Coatómero

Los COP, o coatómeros^[1] son complejos proteicos que participan en la formación de las cubiertas de vesículas membranosas en el interior de las células, en el inicio de las vías secretoras. Se trata de un proceso conservado evolutivamente en los eucariotas. Existen dos clases de estas proteínas, cada una implicada en un tipo de transporte diferente: COPI (/cop uno/), que media el transporte retrógrado (desde el trans-Golgi al cis-Golgi y al retículo endoplasmático), y COPII (/cop dos/), que media el transporte anterógrado (desde el retículo endoplasmático al cis-Golgi). Otras proteínas de revestimiento de vesículas, que también participan en este proceso y que tienen funciones parecidas a las de los coatómeros, son las clatrinas, que intervienen cuando el transporte acontece desde el aparato de Golgi a la membrana plasmática. Los coatómeros son funcionalmente análogos y evolutivamente homólogos de las proteínas adaptadoras de la clatrina, también llamadas adaptinas, que regulan la endocitosis desde la membrana plasmática y el transporte desde la red trans-Golgi a los lisosomas.^[2]

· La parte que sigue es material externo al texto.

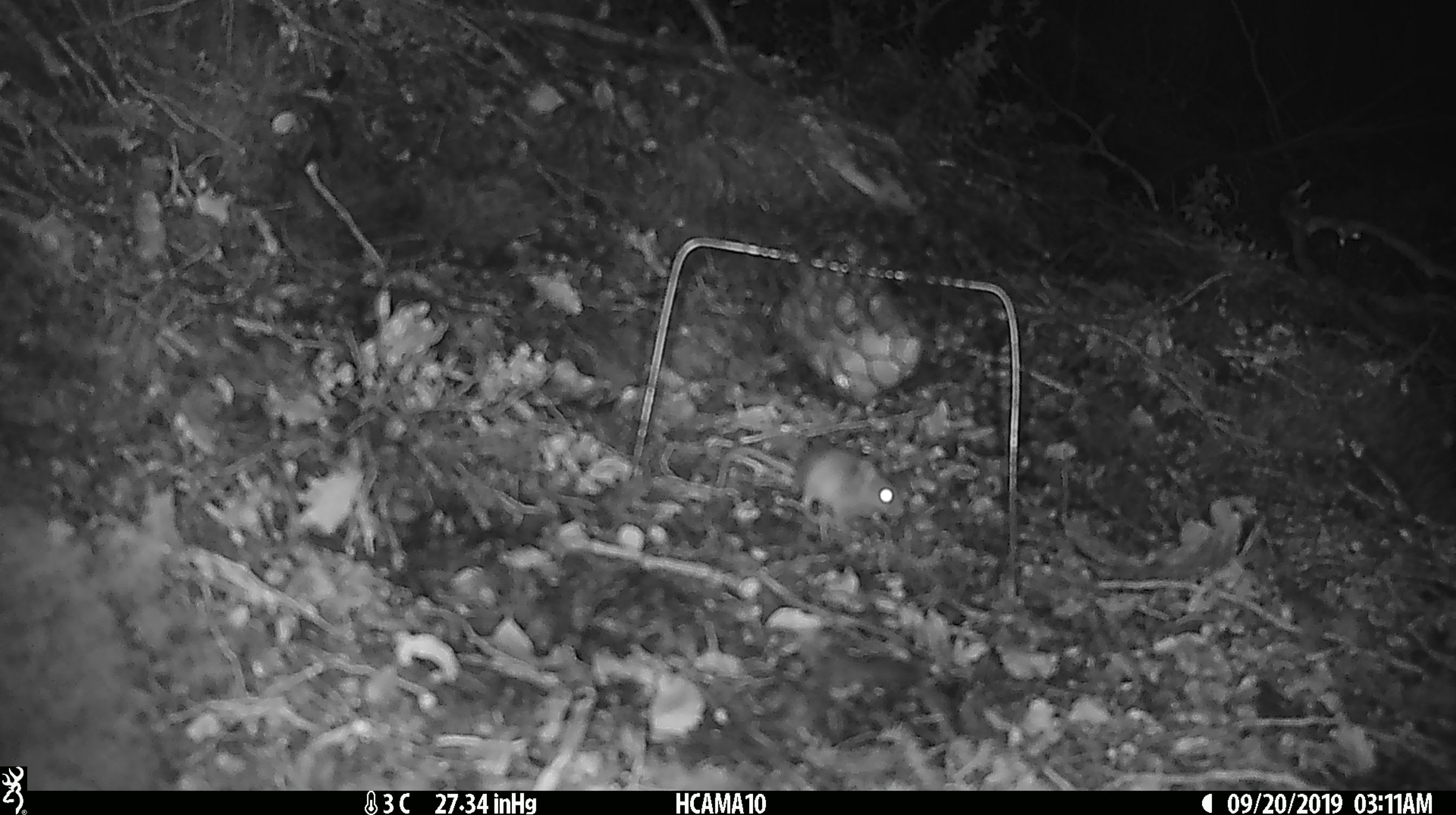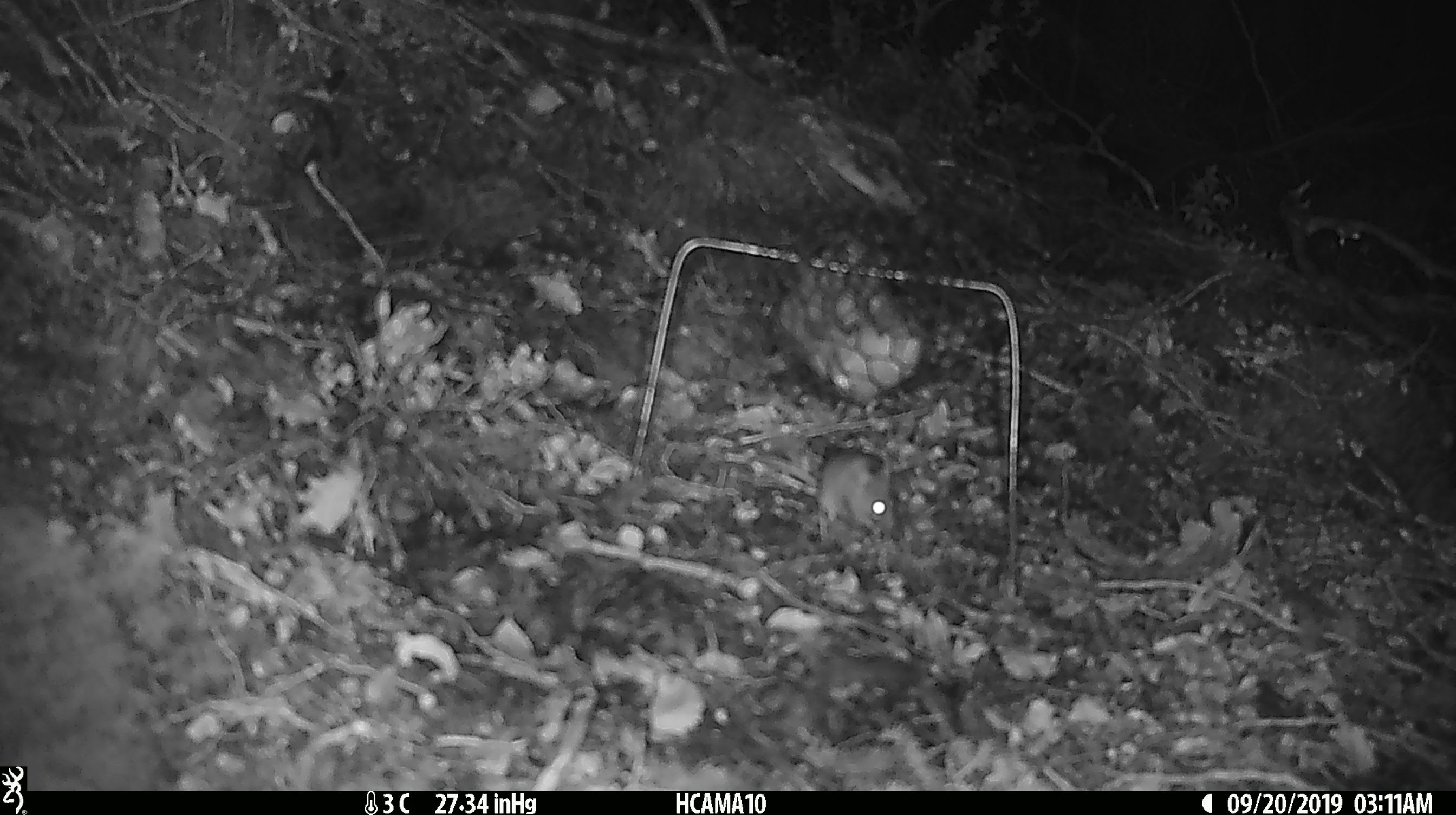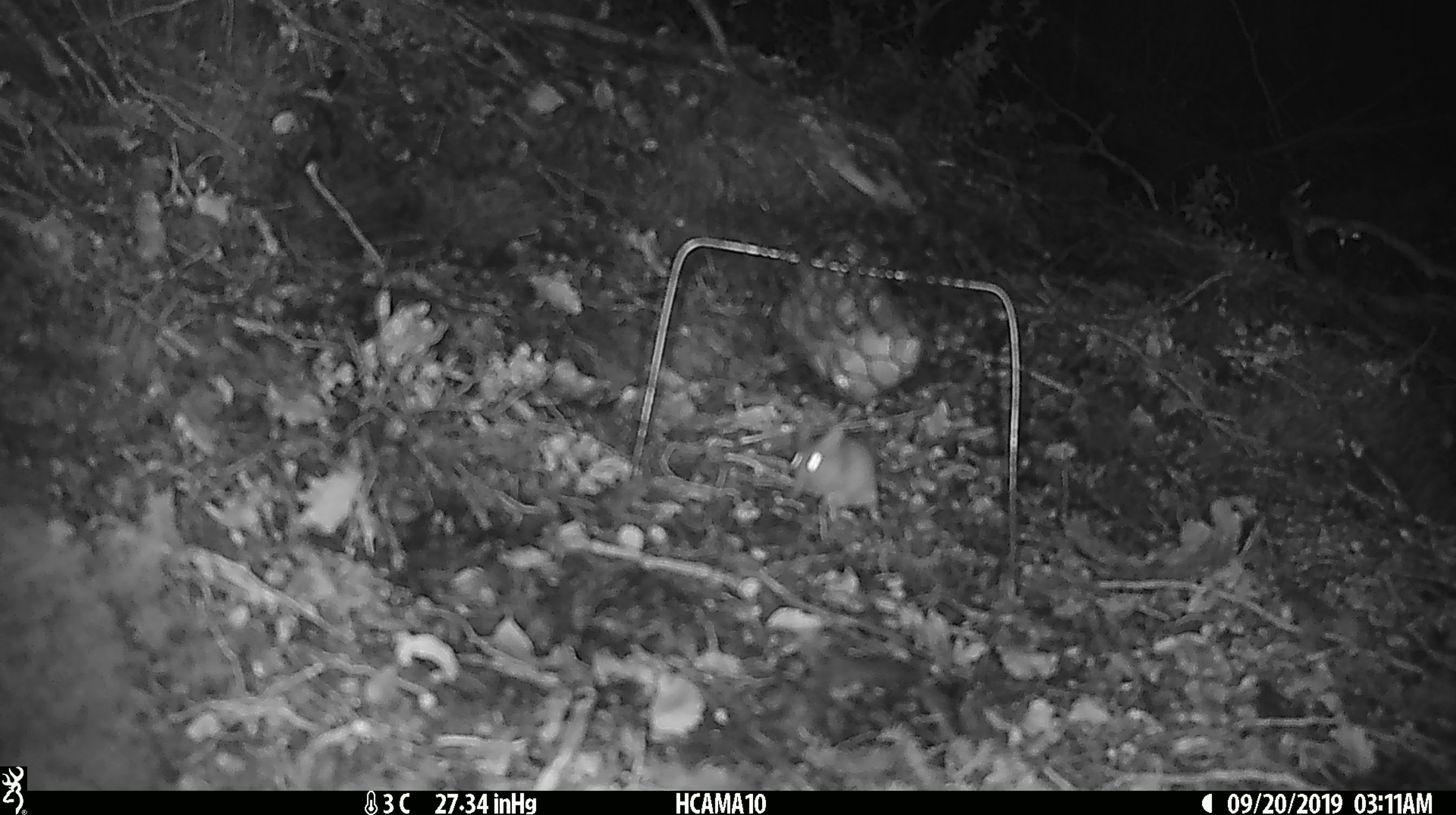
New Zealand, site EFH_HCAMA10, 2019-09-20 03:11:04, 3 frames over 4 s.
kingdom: Animalia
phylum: Chordata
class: Mammalia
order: Rodentia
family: Muridae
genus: Mus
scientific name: Mus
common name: mouse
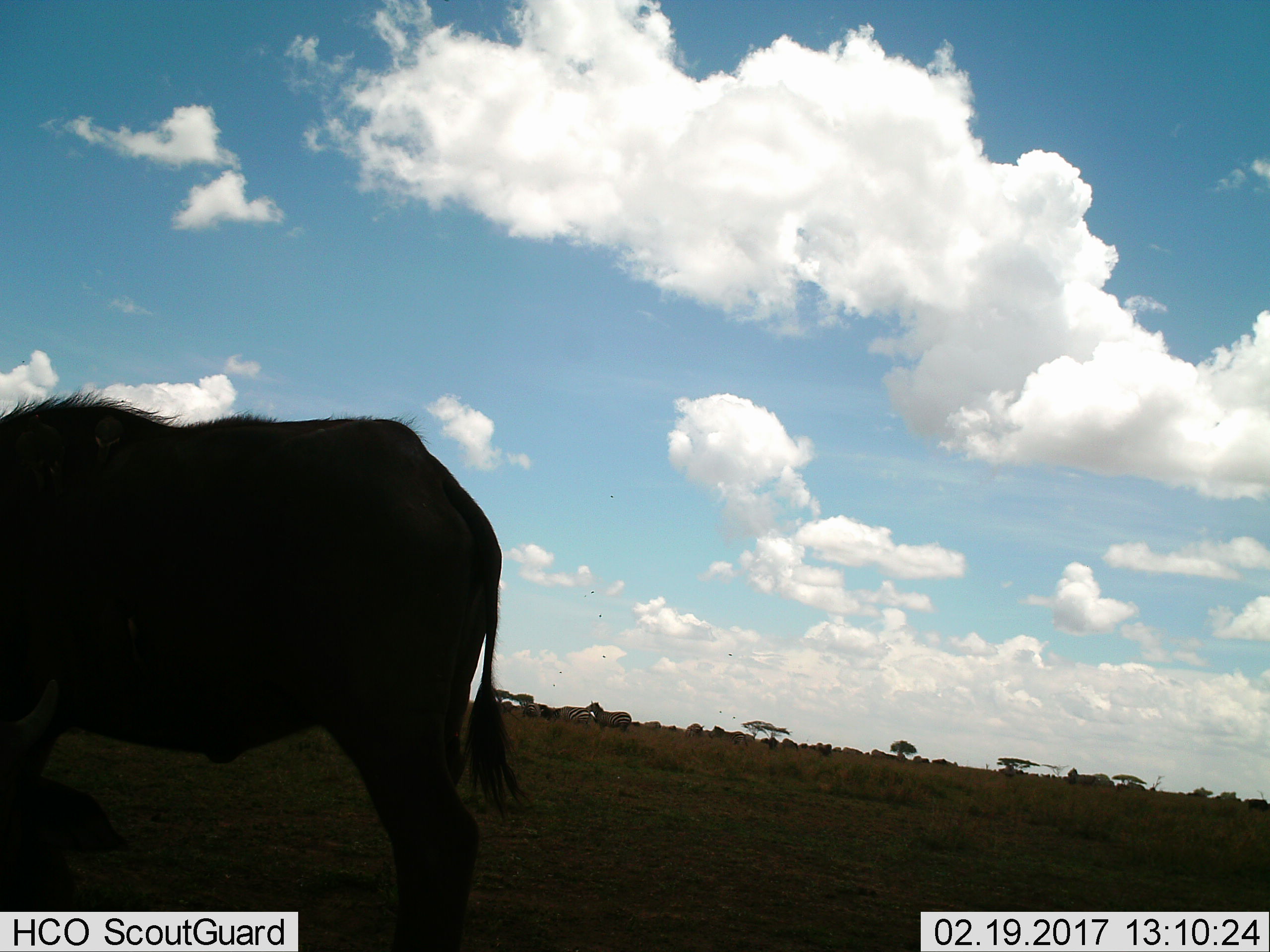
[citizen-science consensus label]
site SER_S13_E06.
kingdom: Animalia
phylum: Chordata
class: Mammalia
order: Artiodactyla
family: Bovidae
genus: Connochaetes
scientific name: Connochaetes taurinus taurinus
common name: blue wildebeest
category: wildebeestblue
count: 1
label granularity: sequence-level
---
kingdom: Animalia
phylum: Chordata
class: Mammalia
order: Perissodactyla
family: Equidae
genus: Equus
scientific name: Equus quagga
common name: plains zebra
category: zebraplains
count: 5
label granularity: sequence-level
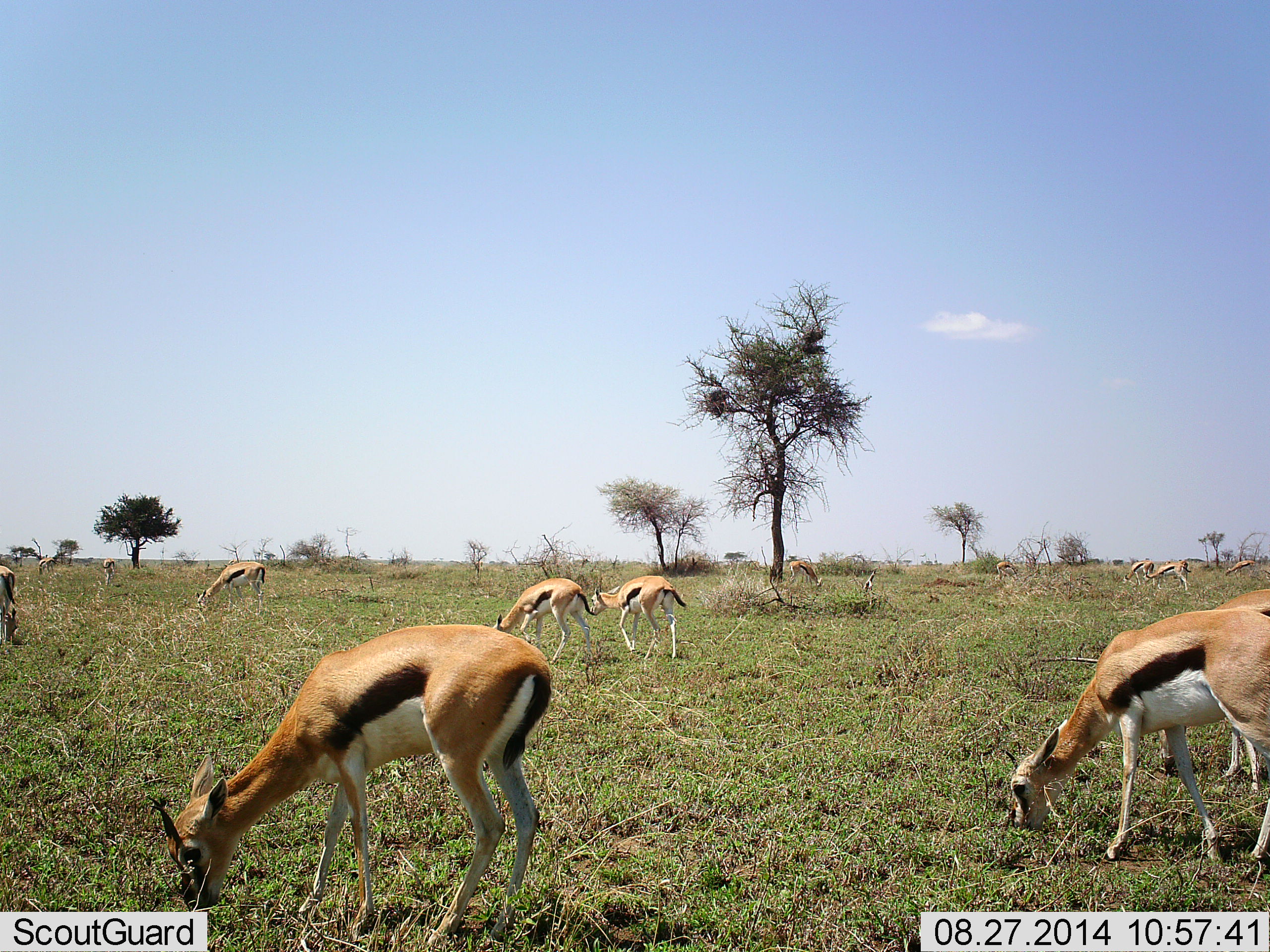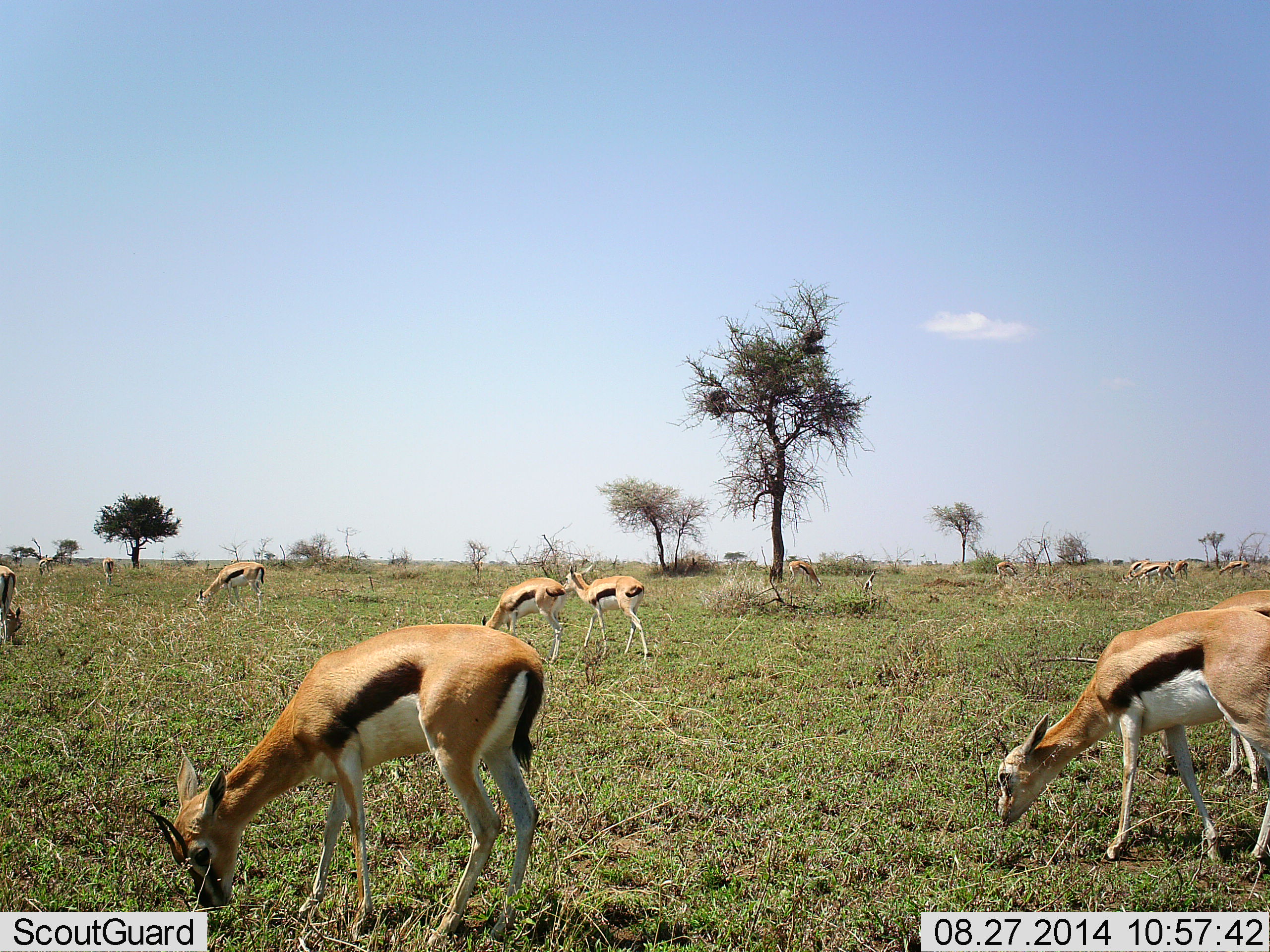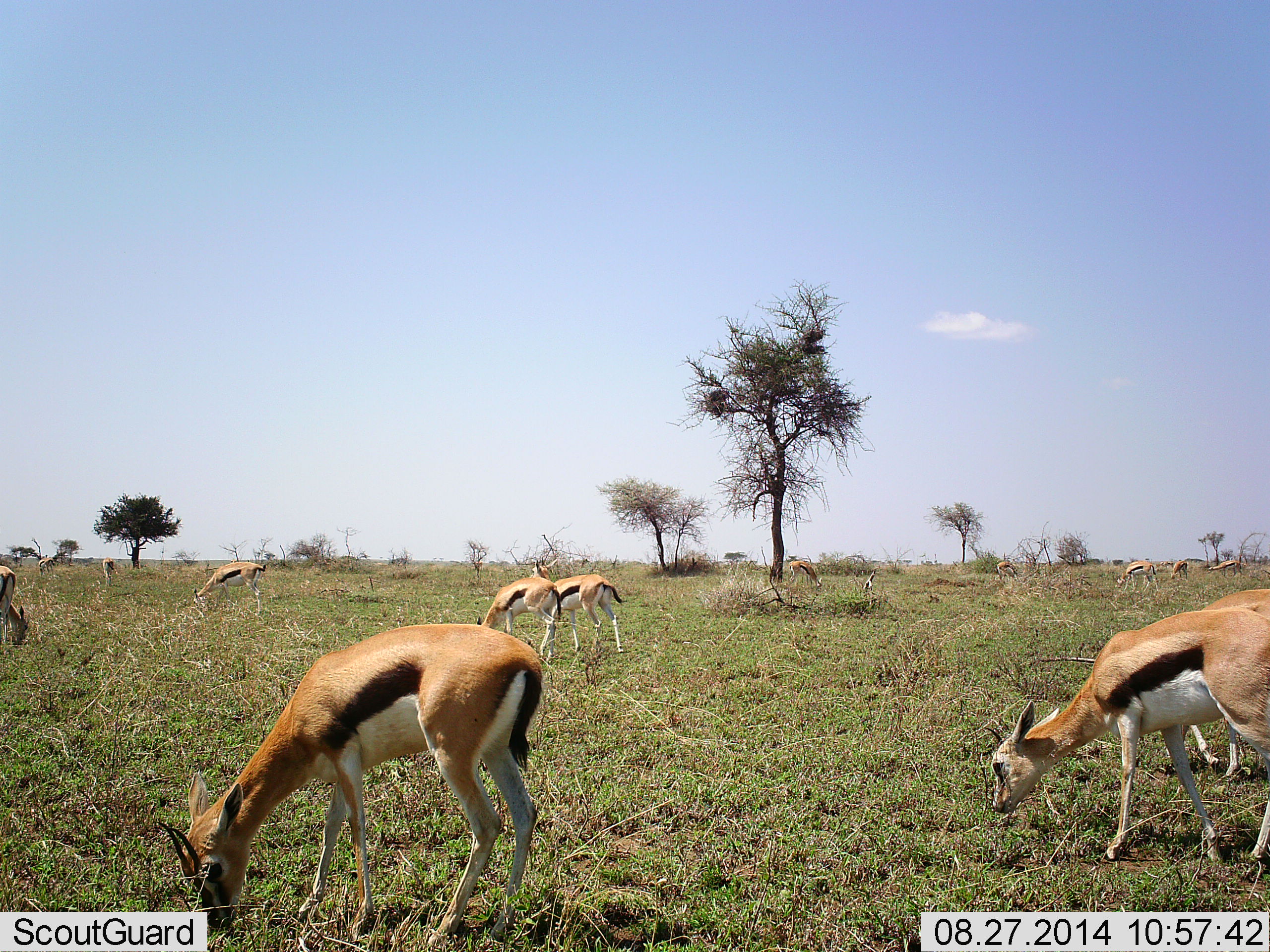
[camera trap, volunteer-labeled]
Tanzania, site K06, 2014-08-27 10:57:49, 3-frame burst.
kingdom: Animalia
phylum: Chordata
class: Mammalia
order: Artiodactyla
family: Bovidae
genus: Eudorcas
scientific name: Eudorcas thomsonii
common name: thomson's gazelle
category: gazellethomsons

Las proteínas que van a ser transportadas en las vías retrógrada y anterógrada presentan una secuencia de aminoácidos que determina el lugar de la célula a la que van destinadas, lo que hace que este proceso sea selectivo.

Las proteínas de revestimiento, como las COP, deben actuar solo en las ocasiones en que son necesarias, por lo que debe haber un control del tráfico de membranas nos distintos tipos de transporte. Como GTPasas reclutadoras de revestimiento, que son proteínas monoméricas, controlan la formación de vesículas. En alta concentración en el citoplasma, las moléculas reclutadoras inactivas ligadas a GDP son activadas por GEFs específicos en las membranas internas, que activan las reclutadoras asociándolas con GTP.^[3]

La palabra coatómero proviene de la palabra inglesa coat (cubierta, recubrimento, revestimiento) y el sufijo griego meros (parte, porción).^[4]

COPI[editar]

La COPI es el complejo proteico de revestimiento responsable de la vía retrógrada, entre el aparato de Golgi y el retículo endoplasmático (RE). Se trata de una ruta de recuperación de moléculas biológicas útiles procedentes del RE, que pueden ser recicladas y reutilizadas por la célula en diversas actividades fisiológicas. Esa vía es importante para evitar un gasto excesivo de energía en la síntesis de nuevas moléculas, promoviendo una mejor viabilidad termodinámica en la homeostasis celular. Procesos como la propia envaginación de vesículas pueden ser reabastecidos por componentes recuperados en esa ruta, como es el caso de los SNAREs.

Para que la vía retrógrada ocurra, es imprescindible que haya una señal que marque las proteínas originarias del retículo endoplasmático, siendo los más comunes secuencias específicas de aminoácidos, conocidas cómo KDEL, KKXX (di-lisina) o KXKXX. Esos marcadores específicos señalizan que la proteína normalmente se encuentra en el RE en estado estacionario y no debe ser dirigida a otros dominios celulares por la región trans del aparato de Golgi, pero sin retornar por las cisternas cis a su lugar de origen. El marcaje de los sustratos que van a ser transportados es, de esa forma, extremadamente importante en la etapa de selección del contenido de las vesículas revestidas de COPI. Como proteínas cargamento retrógradas que llevan una señal de di-lisina se ligan directamente al revestimiento. Las proteínas del lumen del RE que poseen un motivo KDEL, como las chaperonas BiP y PDI, son reconocidas en la región cis-Golgi por un receptor KDEL (codificado lo pones gen ERD2 en lévedos) y son direcionados hacia vesículas COPI.^[5]^[6]^[7]^[8]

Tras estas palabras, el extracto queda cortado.